SCÈNE III

L'armée polonaise en marche dans l'Ukraine.





PÈRE UBU

Cornebleu, jambedieu, tête de vache ! Nous allons périr, car nous mourons de soif et sommes fatigué. Sire Soldat, ayez l'obligeance de porter notre casque à finances, et vous, sire Lancier, chargez-vous du ciseau à merdre et du bâton à physique pour soulager notre personne, car, je le répète, nous sommes fatigué.

Les soldats obéissent.

PILE

Hon ! Monsieuye ! Il est étonnant que les Russes n’apparaissent point.

PÈRE UBU

Il est regrettable que l'état de nos finances ne nous permette pas d'avoir une voiture à notre taille; car, par crainte de démolir notre monture, nous avons fait tout le chemin à pied, traînant notre cheval par la bride.

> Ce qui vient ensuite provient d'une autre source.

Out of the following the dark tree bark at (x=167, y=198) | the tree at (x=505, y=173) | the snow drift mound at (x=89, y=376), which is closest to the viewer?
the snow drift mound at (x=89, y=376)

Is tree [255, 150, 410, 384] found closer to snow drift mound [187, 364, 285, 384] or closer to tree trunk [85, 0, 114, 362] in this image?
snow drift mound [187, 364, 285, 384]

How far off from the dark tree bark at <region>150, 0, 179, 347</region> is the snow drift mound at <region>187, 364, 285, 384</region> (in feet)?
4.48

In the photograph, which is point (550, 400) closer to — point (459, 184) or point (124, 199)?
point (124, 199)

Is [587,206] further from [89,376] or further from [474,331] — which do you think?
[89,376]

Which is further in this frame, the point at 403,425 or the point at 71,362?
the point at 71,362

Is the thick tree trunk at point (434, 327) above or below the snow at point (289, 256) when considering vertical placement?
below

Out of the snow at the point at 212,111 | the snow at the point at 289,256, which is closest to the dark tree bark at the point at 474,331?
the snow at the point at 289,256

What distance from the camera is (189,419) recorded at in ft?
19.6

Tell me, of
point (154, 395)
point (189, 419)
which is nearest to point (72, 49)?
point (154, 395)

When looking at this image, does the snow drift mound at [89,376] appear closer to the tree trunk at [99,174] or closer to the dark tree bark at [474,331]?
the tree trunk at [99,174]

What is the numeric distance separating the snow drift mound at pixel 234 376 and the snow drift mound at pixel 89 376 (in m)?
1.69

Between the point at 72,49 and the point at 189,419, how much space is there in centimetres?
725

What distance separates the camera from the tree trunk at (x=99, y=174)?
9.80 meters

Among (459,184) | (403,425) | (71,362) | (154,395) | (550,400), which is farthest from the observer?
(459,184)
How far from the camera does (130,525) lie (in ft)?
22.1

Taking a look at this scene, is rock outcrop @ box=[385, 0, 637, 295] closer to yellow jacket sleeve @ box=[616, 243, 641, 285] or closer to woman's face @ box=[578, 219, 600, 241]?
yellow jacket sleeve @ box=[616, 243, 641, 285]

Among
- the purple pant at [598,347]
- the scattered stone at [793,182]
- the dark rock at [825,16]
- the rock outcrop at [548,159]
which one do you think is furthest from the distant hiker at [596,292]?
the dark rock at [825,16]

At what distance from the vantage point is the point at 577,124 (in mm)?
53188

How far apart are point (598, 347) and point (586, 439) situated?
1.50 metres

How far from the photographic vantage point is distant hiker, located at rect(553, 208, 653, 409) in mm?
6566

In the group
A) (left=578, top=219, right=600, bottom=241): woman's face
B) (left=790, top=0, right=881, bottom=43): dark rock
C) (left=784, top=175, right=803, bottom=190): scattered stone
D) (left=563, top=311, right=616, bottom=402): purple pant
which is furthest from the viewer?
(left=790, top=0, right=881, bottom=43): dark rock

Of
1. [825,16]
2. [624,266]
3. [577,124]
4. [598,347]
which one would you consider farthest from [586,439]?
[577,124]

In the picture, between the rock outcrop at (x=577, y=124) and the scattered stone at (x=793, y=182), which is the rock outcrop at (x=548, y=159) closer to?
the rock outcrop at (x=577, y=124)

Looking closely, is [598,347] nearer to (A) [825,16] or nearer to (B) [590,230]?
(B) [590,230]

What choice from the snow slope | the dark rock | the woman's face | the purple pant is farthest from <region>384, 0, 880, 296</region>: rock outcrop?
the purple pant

Mais quand nous serons de retour en Pologne, nous imaginerons, au moyen de notre science en physique et aidé des lumières de nos conseillers, une voiture à vent pour transporter toute l'armée.

COTICE

Voilà Nicolas Rensky qui se précipite.

PÈRE UBU

Et qu'a-t-il, ce garçon ?

RENSKY

Tout est perdu. Sire, les Polonais sont révoltés, Giron est tué et la Mère Ubu est en fuite dans les montagnes.

PÈRE UBU

Oiseau de nuit, bête de malheur, hibou à guêtres Où as-tu pêché ces sornettes ? En voilà d'une autre Et qui a fait ça ? Bougrelas, je parie. D'où viens-tu ?

RENSKY

De Varsovie, noble Seigneur.

PÈRE UBU

Garçon de ma merdre, si je t'en croyais je ferais rebrousser chemin à toute l'armée. Mais, seigneur il y a sur tes épaules plus de plumes que de garçon, que de cervelle et tu as rêvé des sottises. Va aux avant-­postes, mon garçon, les Russes ne sont pas loin et nous aurons bientôt à estocader de nos armes, tant à merdre qu'à phynances et à physique.

LE GÉNÉRAL LASCY

Père Ubu, ne voyez-vous pas dans la plaine les Russes ?

PÈRE UBU

C'est vrai, les Russes ! Me voilà joli. Si encore il y avait moyen de s'en aller, mais pas du tout, nous sommes sur une hauteur et nous serons en butte à tous les coups.

L'ARMÉE

Les Russes ! L'ennemi!

PÈRE UBU

Allons, messieurs, prenons nos dispositions pour la bataille. Nous allons rester sur la colline et ne commettrons point la sottise de descendre en bas. Je me tiendrai au milieu comme une citadelle vivante et vous autres graviterez autour de moi. J'ai à vous recommander de mettre dans les fusils autant de balles qu'ils en pourront tenir, car 8 balles peuvent tuer 8 Russes et c'est autant que je n'aurai pas sur le dos. Nous mettrons les fantassins à pied au bas de la colline pour recevoir les Russes et les tuer un peu, les cavaliers derrière pour se jeter dans la confusion, et l'artillerie autour du moulin à vent ici présent pour tirer dans le tas. Quant à nous, nous nous tiendrons dans le moulin à vent et tirerons avec le pistolet à phynances par la fenêtre, en travers de la porte nous placerons le bâton à physique, et si quelqu'un essaye d'entrer gare au croc à merdre !

OFFICIERS

Vos ordres, Sire Ubu, seront exécutés.

PÈRE UBU

Eh cela va bien, nous serons vainqueurs. Quelle heure est-il ?

LE GÉNÉRAL LASCY

Onze heures du matin.

PÈRE UBU

Alors, nous allons dîner, car les Russes n'attaqueront pas avant midi. Dites aux soldats, Seigneur Général, de faire leurs besoins et d'entonner la Chanson à Finances.

Lascy s'en va.

SOLDATS ET PALOTINS

Vive le Père Ubu, notre grand Financier Ting, ting, ting; ting, ting, ting; ting, ting, tating

PÈRE UBU

0 les braves gens, je les adore. (Un boulet russe arrive et casse l'aile du moulin.) Ah ! j'ai peur, Sire Dieu, je suis mort ! et cependant non, je n'ai rien.